Existing Transformer-based sequential recommendation systems (SRS) struggle to capture high-frequency, bursty patterns in user interests due to the inherent low-pass filtering property of self-attention. This work introduces discrete wavelet transform (DWT) into SRS for the first time, proposing an adaptive time-frequency filtering framework. It explicitly models both low-frequency long-term preferences and high-frequency short-term interests via learnable multi-scale DWT decomposition, and replaces self-attention with a linear-complexity time-frequency feature fusion encoder. The approach overcomes Transformer’s limitations in frequency-domain modeling, achieving significant improvements over state-of-the-art methods across multiple public benchmarks—especially on long sequences—while accelerating inference by 37% and reducing memory consumption by 42%.

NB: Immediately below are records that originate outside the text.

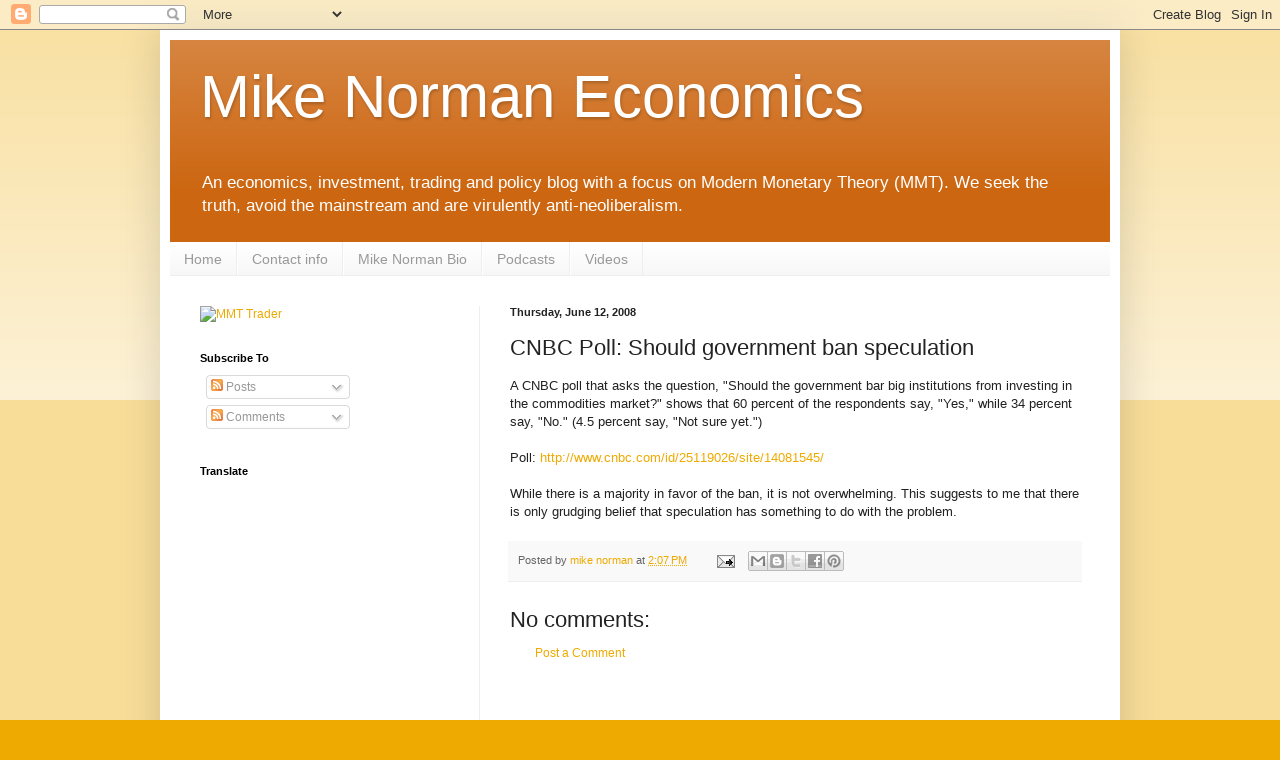

--- FILE ---
content_type: text/html; charset=utf-8
request_url: https://www.google.com/recaptcha/api2/aframe
body_size: 266
content:
<!DOCTYPE HTML><html><head><meta http-equiv="content-type" content="text/html; charset=UTF-8"></head><body><script nonce="Xxdp2l3PcjosrxDl050keQ">/** Anti-fraud and anti-abuse applications only. See google.com/recaptcha */ try{var clients={'sodar':'https://pagead2.googlesyndication.com/pagead/sodar?'};window.addEventListener("message",function(a){try{if(a.source===window.parent){var b=JSON.parse(a.data);var c=clients[b['id']];if(c){var d=document.createElement('img');d.src=c+b['params']+'&rc='+(localStorage.getItem("rc::a")?sessionStorage.getItem("rc::b"):"");window.document.body.appendChild(d);sessionStorage.setItem("rc::e",parseInt(sessionStorage.getItem("rc::e")||0)+1);localStorage.setItem("rc::h",'1767754582104');}}}catch(b){}});window.parent.postMessage("_grecaptcha_ready", "*");}catch(b){}</script></body></html>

Sequential Recommender Systems (SRS) aim to model sequential behaviors of users to capture their interests which usually evolve over time. Transformer-based SRS have achieved distinguished successes recently. However, studies reveal self-attention mechanism in Transformer-based models is essentially a low-pass filter and ignores high frequency information potentially including meaningful user interest patterns. This motivates us to seek better filtering technologies for SRS, and finally we find Discrete Wavelet Transform (DWT), a famous time-frequency analysis technique from digital signal processing field, can effectively process both low-frequency and high-frequency information. We design an adaptive time-frequency filter with DWT technique, which decomposes user interests into multiple signals with different frequency and time, and can automatically learn weights of these signals. Furthermore, we develop DWTRec, a model for sequential recommendation all based on the adaptive time-frequency filter. Thanks to fast DWT technique, DWTRec has a lower time complexity and space complexity theoretically, and is Proficient in modeling long sequences. Experiments show that our model outperforms state-of-the-art baseline models in datasets with different domains, sparsity levels and average sequence lengths. Especially, our model shows great performance increase in contrast with previous models when the sequence grows longer, which demonstrates another advantage of our model.